Maui works to control invasive species on our reefs.

October 7, 2010
Trisha Smith

Avid spearfishermen across the isles received their mission in the summer of 2008, and as stewards of the ocean that has given them so much over time, they chose to accept it. Their mission: to eradicate invasive fish and target introduced species from our reefs, or in other words, roi are “Wanted: Dead Not Alive,” as the competition slogan asserts.

Roi (peacock grouper), an ugly and aggressive fish, will gorge itself on young reef fish that are traditionally caught and eaten by humans. Invasive fish such as the to‘au (blacktail snapper) and ta‘ape (blue-line snapper), which are also hunted, are not as prevalent or easily caught as roi.

Roi are considered “predators of indigenous reef fish,” as one of these “bad” fish possesses the ability to eat up to 146 “good” fish each year. Roi are also at high risk as carriers of the ciguatera toxin that causes severe illness in some humans.

Article Photos

Pesky predator. Roi have a nasty habit of eating young reef fish native to our Hawaiian waters, such as the oama seen here in this roi’s mouth.
Photo courtesy County of Maui

The concept of “Roi Roundup” began as a way to raise funds for Maui divers who hoped to participate in spearfishing contests on the Mainland. But as they witnessed the decline of reef fish stocks, the roundup turned into a conservation movement that targets invasive species—an idea originally brought to surface by the late Sean Stodelle, a diver and reef conservationist. It has now turned into a vast team effort that has put Maui County on the map in more ways than one regarding ocean preservation.

═══

**WORK REQUEST 1**
From the article on Maui's invasive reef fish, reproduce the passage that begins at the words "The concept of" and stops after the words "regarding ocean preservation.".
**WORK REQUEST 2**
According to the article on Maui's invasive reef fish, why did the Roi Roundup change from a fundraiser into a conservation movement? Answer in one to three sentences.
**WORK REQUEST 3**
Pick up the article on Maui's invasive reef fish after its last sentence and continue writing it.

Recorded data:
═══

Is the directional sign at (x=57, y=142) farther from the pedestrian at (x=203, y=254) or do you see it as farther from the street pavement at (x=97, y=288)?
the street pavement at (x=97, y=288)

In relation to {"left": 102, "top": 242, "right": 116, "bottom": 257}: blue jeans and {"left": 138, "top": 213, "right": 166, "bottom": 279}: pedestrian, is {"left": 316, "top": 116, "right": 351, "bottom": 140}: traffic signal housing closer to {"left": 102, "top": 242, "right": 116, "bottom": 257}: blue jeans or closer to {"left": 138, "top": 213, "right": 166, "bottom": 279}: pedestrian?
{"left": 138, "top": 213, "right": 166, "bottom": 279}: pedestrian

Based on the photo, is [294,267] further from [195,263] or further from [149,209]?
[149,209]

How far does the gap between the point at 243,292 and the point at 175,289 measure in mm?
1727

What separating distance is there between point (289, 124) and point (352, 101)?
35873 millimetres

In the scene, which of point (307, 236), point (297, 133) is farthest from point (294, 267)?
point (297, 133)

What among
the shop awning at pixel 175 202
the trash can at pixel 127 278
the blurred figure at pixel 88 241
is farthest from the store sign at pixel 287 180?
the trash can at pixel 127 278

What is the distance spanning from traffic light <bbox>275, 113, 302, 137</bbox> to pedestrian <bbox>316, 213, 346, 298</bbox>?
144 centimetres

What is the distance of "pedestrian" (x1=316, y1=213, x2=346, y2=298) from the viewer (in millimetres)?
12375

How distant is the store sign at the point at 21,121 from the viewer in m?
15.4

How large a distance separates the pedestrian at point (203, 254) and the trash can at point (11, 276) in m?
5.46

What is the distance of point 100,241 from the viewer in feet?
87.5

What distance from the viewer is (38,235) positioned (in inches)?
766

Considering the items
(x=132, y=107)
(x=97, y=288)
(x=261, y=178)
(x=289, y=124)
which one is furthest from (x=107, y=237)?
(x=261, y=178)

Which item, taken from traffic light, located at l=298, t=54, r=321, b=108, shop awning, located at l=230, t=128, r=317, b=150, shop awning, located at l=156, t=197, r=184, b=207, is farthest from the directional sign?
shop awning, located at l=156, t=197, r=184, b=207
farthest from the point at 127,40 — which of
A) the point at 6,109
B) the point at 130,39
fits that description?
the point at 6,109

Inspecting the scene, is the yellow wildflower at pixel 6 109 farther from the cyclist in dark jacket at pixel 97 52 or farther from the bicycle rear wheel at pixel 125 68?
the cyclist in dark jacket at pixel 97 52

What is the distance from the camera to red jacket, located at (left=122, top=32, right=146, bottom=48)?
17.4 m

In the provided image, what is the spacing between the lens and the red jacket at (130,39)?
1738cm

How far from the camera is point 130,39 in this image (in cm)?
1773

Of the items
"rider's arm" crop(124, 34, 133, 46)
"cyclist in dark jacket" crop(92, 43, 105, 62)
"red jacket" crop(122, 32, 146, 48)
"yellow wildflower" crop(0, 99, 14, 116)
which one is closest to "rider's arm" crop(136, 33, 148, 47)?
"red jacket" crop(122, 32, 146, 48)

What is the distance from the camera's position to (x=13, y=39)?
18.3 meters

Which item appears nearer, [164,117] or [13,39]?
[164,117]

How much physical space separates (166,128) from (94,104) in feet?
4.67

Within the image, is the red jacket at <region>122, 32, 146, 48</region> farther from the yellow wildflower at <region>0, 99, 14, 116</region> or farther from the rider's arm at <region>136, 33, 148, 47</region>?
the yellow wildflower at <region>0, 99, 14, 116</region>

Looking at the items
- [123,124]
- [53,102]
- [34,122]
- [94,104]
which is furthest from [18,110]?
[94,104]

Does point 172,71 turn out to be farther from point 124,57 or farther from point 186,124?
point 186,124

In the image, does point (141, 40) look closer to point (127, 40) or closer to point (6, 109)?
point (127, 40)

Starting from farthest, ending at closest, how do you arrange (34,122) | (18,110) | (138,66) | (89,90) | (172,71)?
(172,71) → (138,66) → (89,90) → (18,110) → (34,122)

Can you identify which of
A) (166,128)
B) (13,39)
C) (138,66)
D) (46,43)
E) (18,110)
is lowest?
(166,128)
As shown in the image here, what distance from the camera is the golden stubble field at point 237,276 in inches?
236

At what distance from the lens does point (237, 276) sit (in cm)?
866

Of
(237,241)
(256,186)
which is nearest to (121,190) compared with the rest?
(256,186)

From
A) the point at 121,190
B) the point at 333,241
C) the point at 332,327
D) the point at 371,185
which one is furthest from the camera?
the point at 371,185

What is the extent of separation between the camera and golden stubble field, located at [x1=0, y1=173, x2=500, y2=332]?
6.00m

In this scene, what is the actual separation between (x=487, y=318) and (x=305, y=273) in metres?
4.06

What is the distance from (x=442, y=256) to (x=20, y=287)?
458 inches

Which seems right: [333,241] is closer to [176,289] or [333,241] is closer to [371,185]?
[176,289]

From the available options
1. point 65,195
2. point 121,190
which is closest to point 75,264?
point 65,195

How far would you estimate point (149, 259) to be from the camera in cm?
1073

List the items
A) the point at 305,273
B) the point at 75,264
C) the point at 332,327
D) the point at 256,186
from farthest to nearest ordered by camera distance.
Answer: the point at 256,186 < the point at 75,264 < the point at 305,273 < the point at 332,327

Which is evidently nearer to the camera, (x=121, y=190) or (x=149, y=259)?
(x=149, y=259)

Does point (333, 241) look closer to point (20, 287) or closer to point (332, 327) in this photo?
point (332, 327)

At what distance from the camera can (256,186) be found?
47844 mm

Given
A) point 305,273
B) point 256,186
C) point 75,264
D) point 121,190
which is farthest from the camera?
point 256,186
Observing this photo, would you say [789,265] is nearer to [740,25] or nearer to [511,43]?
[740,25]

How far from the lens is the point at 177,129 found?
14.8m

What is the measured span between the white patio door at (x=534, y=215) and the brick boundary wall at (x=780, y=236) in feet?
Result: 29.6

═══

**WRITTEN ANSWER 1**
The concept of “Roi Roundup” began as a way to raise funds for Maui divers who hoped to participate in spearfishing contests on the Mainland. But as they witnessed the decline of reef fish stocks, the roundup turned into a conservation movement that targets invasive species—an idea originally brought to surface by the late Sean Stodelle, a diver and reef conservationist. It has now turned into a vast team effort that has put Maui County on the map in more ways than one regarding ocean preservation.

**WRITTEN ANSWER 2**
The Roi Roundup started as a way to raise money for Maui divers who wanted to compete in spearfishing contests on the Mainland. It became a conservation movement against invasive species because the divers saw reef fish stocks declining.

**WRITTEN ANSWER 3**
“Roi Roundup is not just a spearfishing tournament,” said local fisherman Darrell Tanaka—aka “Darrell the Roi Hunter”—in an interview with the Maui Weekly last December. “It has evolved into a movement of conservation.”

Thirty-seven teams of “conservation representatives”—divers and spearfishermenfrom from across the state—competed in the 2010 Roi Roundup Invasive Species Dive Tournament within Maui’s West Side waters in August, then headed to the Hard Rock Café Lahaina to weigh-in and celebrate their good deeds. (See sidebar for results.)

Tanaka, a lifelong fisherman who supports sustainable and responsible fishing practices, has played a vital role as one of Roi Roundup’s initial organizers. He helped orchestrate the six eradication dive tournaments held since the movement’s birth in July 2008.

He extends endless gratitude to the hard work of his fellow Maui Roi Roundup Committee members, including his wife Jackie, Brian and Janice Yoshikawa of Maui Sporting Goods, Stuart Funk-d’Egnuff of Tri-Isle Resource and Conservation, and Mayor Charmaine Tavares’ administration, including the endless dedication of Maui County Environmental Coordinator Kuhea Paracuelles.

“It’s been exciting to see this public partnership form,” said Sen. Roz Baker, another tournament advocate. “We’re influencing other islands to step up and do the same for the reefs, and it’s wonderful.” The “Roundup” movement is indeed contagious, with successful tournaments being held on Hawai‘i Island, O‘ahu, Moloka‘i and Kaua‘i. Funds from recent Maui tourney will be used to support inter-island roundups.

“We’re doing something positive for the reef, and Maui’s legacy will live on through the efforts,” said Brian. “And, you divers can look back proudly one day and say, ‘I was a part of this.’”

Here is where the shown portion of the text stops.